Given material START
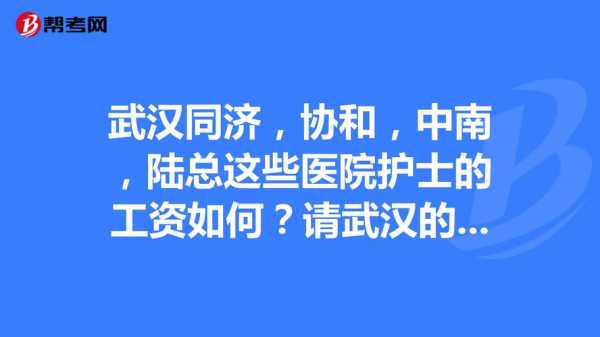 武汉护士待遇收入（武汉护士待遇如何）-图3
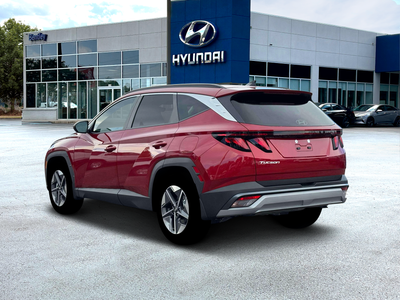 2026 Hyundai TUCSON SEL FWD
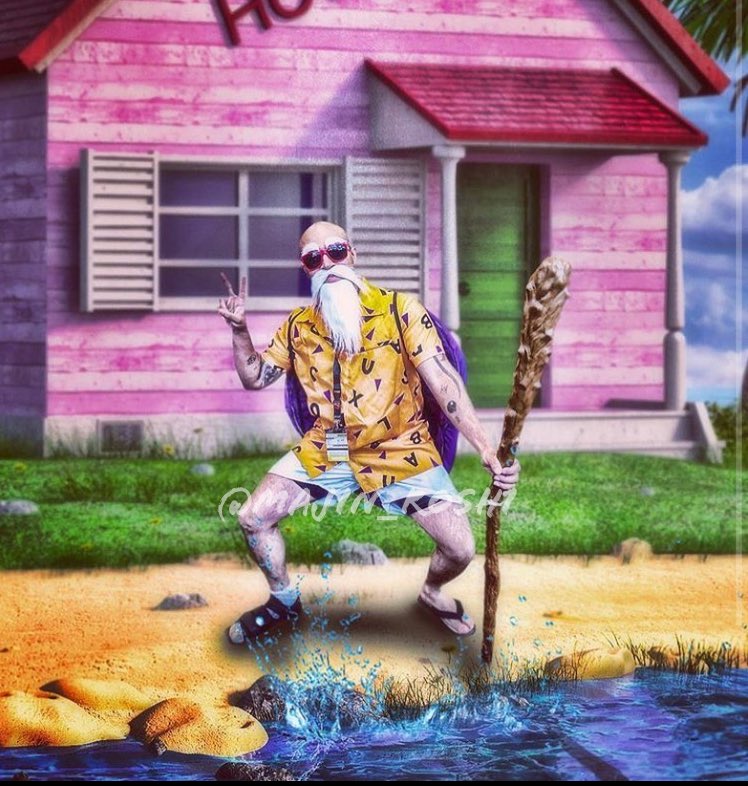 army_guy306's tweet photo. Just dropping this gem
#masterroshicosplay #cosplay #tittytuesday #pervysage #dbzcosplay #njcosplay #turtlehermit #masterroshi #cosplayernoob #kamehouse #jerseycosplay @dragonballz #toeianimation @BandaiNamcoUS @Crunchyroll https://t.co/DPGlYcyd5p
Given material END
▸ **The task**
Every line between the one containing "army_guy306's tweet photo." and the last line of the data above, both included, should be copied exactly, but not the pictures.

▸ **Reply to the task**
 army_guy306's tweet photo. Just dropping this gem
#masterroshicosplay #cosplay #tittytuesday #pervysage #dbzcosplay #njcosplay #turtlehermit #masterroshi #cosplayernoob #kamehouse #jerseycosplay @dragonballz #toeianimation @BandaiNamcoUS @Crunchyroll https://t.co/DPGlYcyd5p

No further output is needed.